▶ [Short exercise]: Extract every line below, verbatim.
━━━━━━━━━━━━━━━━
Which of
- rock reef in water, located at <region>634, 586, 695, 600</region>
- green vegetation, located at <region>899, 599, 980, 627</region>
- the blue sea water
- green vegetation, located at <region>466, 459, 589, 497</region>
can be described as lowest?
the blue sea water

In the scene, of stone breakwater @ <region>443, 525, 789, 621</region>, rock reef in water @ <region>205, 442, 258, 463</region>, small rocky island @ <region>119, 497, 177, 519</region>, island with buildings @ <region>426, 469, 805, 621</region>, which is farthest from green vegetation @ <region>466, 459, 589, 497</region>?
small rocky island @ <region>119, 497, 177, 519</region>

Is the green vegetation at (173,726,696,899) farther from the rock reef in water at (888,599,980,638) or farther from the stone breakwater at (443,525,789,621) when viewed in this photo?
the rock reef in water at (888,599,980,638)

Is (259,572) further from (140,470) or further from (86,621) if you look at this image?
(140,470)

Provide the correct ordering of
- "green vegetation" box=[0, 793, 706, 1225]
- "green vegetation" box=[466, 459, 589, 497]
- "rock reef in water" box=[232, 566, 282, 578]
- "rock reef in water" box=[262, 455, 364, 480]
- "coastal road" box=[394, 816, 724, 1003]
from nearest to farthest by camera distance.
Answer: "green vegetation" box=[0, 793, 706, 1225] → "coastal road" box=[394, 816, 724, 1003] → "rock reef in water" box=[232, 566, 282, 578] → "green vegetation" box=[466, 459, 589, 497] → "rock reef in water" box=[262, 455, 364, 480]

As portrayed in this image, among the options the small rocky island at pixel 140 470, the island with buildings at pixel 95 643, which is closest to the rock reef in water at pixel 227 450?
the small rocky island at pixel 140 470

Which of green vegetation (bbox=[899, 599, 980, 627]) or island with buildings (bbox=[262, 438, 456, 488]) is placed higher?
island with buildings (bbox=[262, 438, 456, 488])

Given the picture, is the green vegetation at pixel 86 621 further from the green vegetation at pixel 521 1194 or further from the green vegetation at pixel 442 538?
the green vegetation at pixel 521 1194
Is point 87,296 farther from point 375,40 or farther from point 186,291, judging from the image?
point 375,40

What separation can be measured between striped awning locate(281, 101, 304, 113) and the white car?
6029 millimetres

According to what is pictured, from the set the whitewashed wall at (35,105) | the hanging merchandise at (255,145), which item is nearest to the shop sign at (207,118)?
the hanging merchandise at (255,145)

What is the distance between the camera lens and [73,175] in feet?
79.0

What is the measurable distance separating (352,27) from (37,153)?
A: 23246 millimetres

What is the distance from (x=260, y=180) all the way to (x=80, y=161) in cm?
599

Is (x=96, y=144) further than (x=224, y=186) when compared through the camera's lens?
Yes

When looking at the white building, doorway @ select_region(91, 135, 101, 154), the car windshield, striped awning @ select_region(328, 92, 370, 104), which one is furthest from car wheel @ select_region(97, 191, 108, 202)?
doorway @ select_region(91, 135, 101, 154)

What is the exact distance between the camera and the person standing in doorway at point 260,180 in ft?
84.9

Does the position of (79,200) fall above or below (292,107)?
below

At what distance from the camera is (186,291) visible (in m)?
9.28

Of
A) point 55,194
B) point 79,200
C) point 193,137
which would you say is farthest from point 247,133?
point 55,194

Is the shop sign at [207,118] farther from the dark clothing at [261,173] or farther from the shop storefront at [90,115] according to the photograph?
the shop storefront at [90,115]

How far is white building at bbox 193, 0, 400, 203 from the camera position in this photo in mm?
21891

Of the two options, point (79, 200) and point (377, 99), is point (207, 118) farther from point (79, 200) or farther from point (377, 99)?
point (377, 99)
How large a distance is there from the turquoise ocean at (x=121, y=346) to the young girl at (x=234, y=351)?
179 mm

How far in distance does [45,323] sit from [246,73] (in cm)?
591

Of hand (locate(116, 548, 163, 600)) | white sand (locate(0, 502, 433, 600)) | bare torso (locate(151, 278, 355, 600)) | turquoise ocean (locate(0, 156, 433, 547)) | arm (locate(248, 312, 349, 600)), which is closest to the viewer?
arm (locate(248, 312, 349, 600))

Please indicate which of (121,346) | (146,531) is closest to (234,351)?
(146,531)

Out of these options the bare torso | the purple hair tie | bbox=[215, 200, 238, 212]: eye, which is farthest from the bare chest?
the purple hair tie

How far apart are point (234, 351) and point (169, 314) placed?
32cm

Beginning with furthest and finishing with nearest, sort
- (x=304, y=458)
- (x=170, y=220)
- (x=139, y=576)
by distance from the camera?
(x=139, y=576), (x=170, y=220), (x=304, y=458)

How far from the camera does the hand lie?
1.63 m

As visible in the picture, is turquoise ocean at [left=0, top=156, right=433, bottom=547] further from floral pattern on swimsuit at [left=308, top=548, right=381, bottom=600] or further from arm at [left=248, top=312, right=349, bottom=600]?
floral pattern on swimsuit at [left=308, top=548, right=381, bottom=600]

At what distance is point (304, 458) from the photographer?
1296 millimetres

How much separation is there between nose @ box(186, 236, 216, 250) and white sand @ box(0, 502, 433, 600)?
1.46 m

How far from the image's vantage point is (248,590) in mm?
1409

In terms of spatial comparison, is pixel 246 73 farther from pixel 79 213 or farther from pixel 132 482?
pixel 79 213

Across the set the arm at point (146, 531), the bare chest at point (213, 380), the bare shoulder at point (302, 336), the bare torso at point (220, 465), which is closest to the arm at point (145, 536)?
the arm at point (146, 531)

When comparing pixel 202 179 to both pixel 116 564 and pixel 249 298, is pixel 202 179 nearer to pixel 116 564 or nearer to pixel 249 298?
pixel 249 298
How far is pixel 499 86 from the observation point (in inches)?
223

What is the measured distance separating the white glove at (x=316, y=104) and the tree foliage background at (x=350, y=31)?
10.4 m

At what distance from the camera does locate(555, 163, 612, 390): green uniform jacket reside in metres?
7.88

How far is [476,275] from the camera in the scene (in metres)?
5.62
━━━━━━━━━━━━━━━━
▶ [Result for this exercise]:
Which of
- rock reef in water, located at <region>634, 586, 695, 600</region>
- green vegetation, located at <region>899, 599, 980, 627</region>
- the blue sea water
- green vegetation, located at <region>466, 459, 589, 497</region>
can be described as lowest?
the blue sea water

In the scene, of stone breakwater @ <region>443, 525, 789, 621</region>, rock reef in water @ <region>205, 442, 258, 463</region>, small rocky island @ <region>119, 497, 177, 519</region>, island with buildings @ <region>426, 469, 805, 621</region>, which is farthest from green vegetation @ <region>466, 459, 589, 497</region>?
small rocky island @ <region>119, 497, 177, 519</region>

Is the green vegetation at (173,726,696,899) farther from the rock reef in water at (888,599,980,638) or farther from the stone breakwater at (443,525,789,621) when viewed in this photo?
the rock reef in water at (888,599,980,638)

Is (259,572) further from (140,470) or further from (86,621) if you look at this image?
(140,470)

Provide the correct ordering of
- "green vegetation" box=[0, 793, 706, 1225]
- "green vegetation" box=[466, 459, 589, 497]
- "rock reef in water" box=[232, 566, 282, 578]
- "rock reef in water" box=[262, 455, 364, 480]
- "coastal road" box=[394, 816, 724, 1003]
from nearest to farthest by camera distance.
Answer: "green vegetation" box=[0, 793, 706, 1225] → "coastal road" box=[394, 816, 724, 1003] → "rock reef in water" box=[232, 566, 282, 578] → "green vegetation" box=[466, 459, 589, 497] → "rock reef in water" box=[262, 455, 364, 480]

As portrayed in this image, among the options the small rocky island at pixel 140 470, the island with buildings at pixel 95 643, which is closest to the rock reef in water at pixel 227 450?
the small rocky island at pixel 140 470

Which of green vegetation (bbox=[899, 599, 980, 627]) or island with buildings (bbox=[262, 438, 456, 488]) is placed higher?
island with buildings (bbox=[262, 438, 456, 488])

Given the picture, is the green vegetation at pixel 86 621 further from the green vegetation at pixel 521 1194 or further from the green vegetation at pixel 442 538?
the green vegetation at pixel 521 1194
Is point 87,296 farther from point 375,40 or farther from point 186,291, judging from the image?
point 375,40

What separation can be measured between striped awning locate(281, 101, 304, 113) and the white car?
6029 millimetres

According to what is pictured, from the set the whitewashed wall at (35,105) | the hanging merchandise at (255,145), which item is nearest to the shop sign at (207,118)?
the hanging merchandise at (255,145)

What is the distance between the camera lens and [73,175] in feet?
79.0

What is the measurable distance separating (352,27) from (37,153)?
A: 23246 millimetres

What is the distance from (x=260, y=180) all the way to (x=80, y=161) in cm?
599

Is (x=96, y=144) further than (x=224, y=186) when compared through the camera's lens?
Yes

When looking at the white building, doorway @ select_region(91, 135, 101, 154), the car windshield, striped awning @ select_region(328, 92, 370, 104), which one is furthest from car wheel @ select_region(97, 191, 108, 202)?
doorway @ select_region(91, 135, 101, 154)

What is the exact distance between the camera and the person standing in doorway at point 260,180 in ft?
84.9

Does the position of (79,200) fall above or below (292,107)?
below

At what distance from the camera is (186,291) visible (in m)?
9.28

Of
A) point 55,194
B) point 79,200
C) point 193,137
which would you say is farthest from point 247,133?
point 55,194

Is the shop sign at [207,118] farther from the dark clothing at [261,173] or farther from the shop storefront at [90,115] according to the photograph?
the shop storefront at [90,115]

How far is white building at bbox 193, 0, 400, 203 from the camera position in this photo in mm?
21891

Of the two options, point (79, 200) and point (377, 99), is point (207, 118) farther from point (79, 200) or farther from point (377, 99)?
point (377, 99)
How large a distance is there from the turquoise ocean at (x=121, y=346) to the young girl at (x=234, y=351)?
179 mm

How far in distance does [45,323] sit from [246,73] (in cm)?
591

Of hand (locate(116, 548, 163, 600)) | white sand (locate(0, 502, 433, 600)) | bare torso (locate(151, 278, 355, 600)) | turquoise ocean (locate(0, 156, 433, 547)) | arm (locate(248, 312, 349, 600)), which is closest to the viewer?
arm (locate(248, 312, 349, 600))

Please indicate which of (121,346) | (146,531) is closest to (234,351)?
(146,531)

Out of these options the bare torso | the purple hair tie | bbox=[215, 200, 238, 212]: eye, which is farthest from the bare chest?
the purple hair tie

How far apart are point (234, 351) and point (169, 314) placed?
32cm

Beginning with furthest and finishing with nearest, sort
- (x=304, y=458)
- (x=170, y=220)
- (x=139, y=576)
by distance from the camera?
(x=139, y=576), (x=170, y=220), (x=304, y=458)

How far from the camera does the hand lie?
1.63 m

As visible in the picture, is turquoise ocean at [left=0, top=156, right=433, bottom=547] further from floral pattern on swimsuit at [left=308, top=548, right=381, bottom=600] or further from arm at [left=248, top=312, right=349, bottom=600]?
floral pattern on swimsuit at [left=308, top=548, right=381, bottom=600]

At what distance is point (304, 458) from the photographer?
1296 millimetres

How much separation is there between nose @ box(186, 236, 216, 250) and white sand @ box(0, 502, 433, 600)?
1.46 m

How far from the image's vantage point is (248,590) in mm?
1409

In terms of spatial comparison, is pixel 246 73 farther from pixel 79 213 or farther from pixel 132 482?
pixel 79 213

Across the set the arm at point (146, 531), the bare chest at point (213, 380), the bare shoulder at point (302, 336), the bare torso at point (220, 465), which is closest to the arm at point (145, 536)?
the arm at point (146, 531)

When comparing pixel 202 179 to both pixel 116 564 and pixel 249 298, is pixel 202 179 nearer to pixel 116 564 or nearer to pixel 249 298?
pixel 249 298
How far is pixel 499 86 from the observation point (in inches)?
223

What is the measured distance separating the white glove at (x=316, y=104) and the tree foliage background at (x=350, y=31)?
10.4 m

At what distance from the camera does locate(555, 163, 612, 390): green uniform jacket reside in metres?
7.88

How far is [476,275] from the camera in the scene (in metres)?
5.62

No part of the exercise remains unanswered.